SOURCE PASSAGE below:

Constraints. - Trigger the runtime check (it is on by default; GODEBUG=cgocheck=1). - The fix must use runtime/cgo.Handle (or a manual integer key into a Go-side map), passing C an integer instead of a Go pointer. - The C side stores the handle and later calls back into Go to resolve it.
Hints (try without first). - The rule: C must not be handed Go memory that contains other Go pointers, and C must never retain a Go pointer after the call returns. - The reason is the moving, concurrent garbage collector: it can relocate or collect the object, and it cannot see a reference living in C memory. - cgo.Handle gives you a stable uintptr token you can safely pass and later .Value() back to the original Go object.
Self-check. - [ ] You saw the cgocheck panic and can read its message. - [ ] You can explain why even a brief C-held Go pointer is unsafe (the GC can run at any moment). - [ ] Your handle-based version passes cleanly.
Task 8: JNI or Panama downcall to your C library¶
Problem. Call int add(int, int) from your Task 2 C library from Java. Pick one path: (a) Panama — describe the function with a FunctionDescriptor, obtain a downcall MethodHandle from the Linker, and invoke it (Java 22+, no C glue); or (b) JNI — declare a native method, generate the header, write the C glue, and load the library.
Constraints. - Panama path: allocate any native memory through an Arena and let its close() free it; load the library via SymbolLookup. - JNI path: load with System.loadLibrary, and after any call that can throw, demonstrate an ExceptionCheck. - Verify add(2, 3) == 5 from Java.
Hints (try without first). - Panama is dramatically less boilerplate: no .h generation, no C glue, no manual reference management — the binding lives entirely in Java. - In JNI, the JNIEnv* is per-thread and the JavaVM* is global; do not confuse them. - If you take the Panama path, note that an upcall stub's lifetime is its arena — calling it after the arena closes crashes (you'll meet this in Task 11).
Self-check. - [ ] Your Java program calls the C function and prints the right answer. - [ ] You can articulate why Panama exists (eliminating JNI's C-glue burden).
Sample Solution.
// Panama downcall to: int add(int, int) — Java 22+, no C glue needed.
import java.lang.foreign.*;
import java.lang.invoke.MethodHandle;
Linker linker = Linker.nativeLinker();
SymbolLookup lib = SymbolLookup.libraryLookup("libmymath.so", Arena.global());
MethodHandle add = linker.downcallHandle(
lib.find("add").orElseThrow(),
FunctionDescriptor.of(ValueLayout.JAVA_INT, // returns int
ValueLayout.JAVA_INT, ValueLayout.JAVA_INT));
int result = (int) add.invoke(2, 3); // -> 5
Task 9: Build an N-API addon¶
Problem. Build a Node native addon (use node-addon-api) exposing a single function add(a, b) that returns a + b. Compile it with node-gyp, require it from JavaScript, and call it.

End of SOURCE PASSAGE.
RAW DATA below:

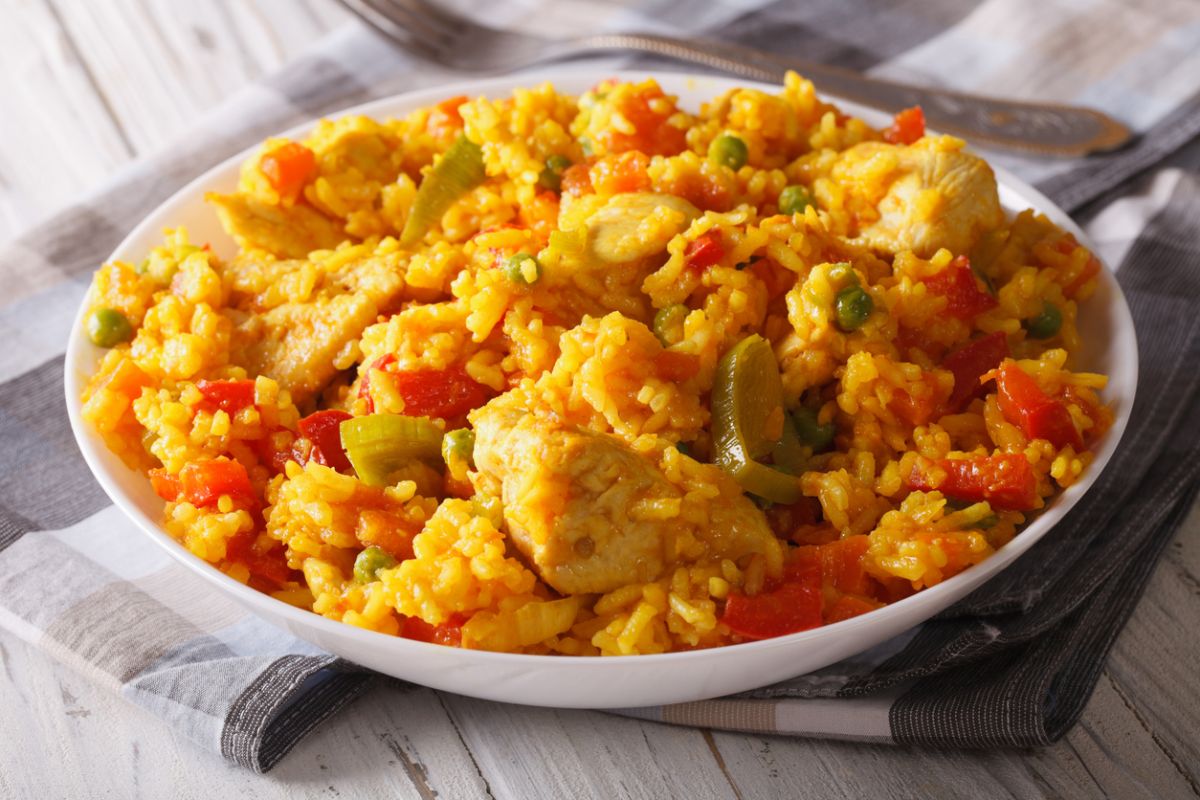 Reteță delicioasă de Paella cu pui și legume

End of RAW DATA.

* _WHAT YOU WILL DO_
A - Answer these questions from the interop passage, one per line:
(i) What GODEBUG setting turns on the runtime check by default?
(ii) In JNI, which pointer is per-thread?
(iii) Which tool is the Node addon compiled with?
B - Please print the interop passage from "Constraints. - Panama" up to and including "Sample Solution.", word for word.

* _RESULTS BY TASK_
A -
(i) GODEBUG=cgocheck=1
(ii) The JNIEnv*
(iii) node-gyp

B -
Constraints. - Panama path: allocate any native memory through an Arena and let its close() free it; load the library via SymbolLookup. - JNI path: load with System.loadLibrary, and after any call that can throw, demonstrate an ExceptionCheck. - Verify add(2, 3) == 5 from Java.
Hints (try without first). - Panama is dramatically less boilerplate: no .h generation, no C glue, no manual reference management — the binding lives entirely in Java. - In JNI, the JNIEnv* is per-thread and the JavaVM* is global; do not confuse them. - If you take the Panama path, note that an upcall stub's lifetime is its arena — calling it after the arena closes crashes (you'll meet this in Task 11).
Self-check. - [ ] Your Java program calls the C function and prints the right answer. - [ ] You can articulate why Panama exists (eliminating JNI's C-glue burden).
Sample Solution.